• _Short problem_
List each line of the records that contains the word "sofa", and treat uppercase and lowercase letters as different.

[START]

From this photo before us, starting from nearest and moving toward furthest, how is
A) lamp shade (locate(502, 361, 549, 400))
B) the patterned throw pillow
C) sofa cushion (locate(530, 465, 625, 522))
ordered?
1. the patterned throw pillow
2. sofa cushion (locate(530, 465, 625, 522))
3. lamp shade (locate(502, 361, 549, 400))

[END]

• _Exercise solution_
C) sofa cushion (locate(530, 465, 625, 522))
2. sofa cushion (locate(530, 465, 625, 522))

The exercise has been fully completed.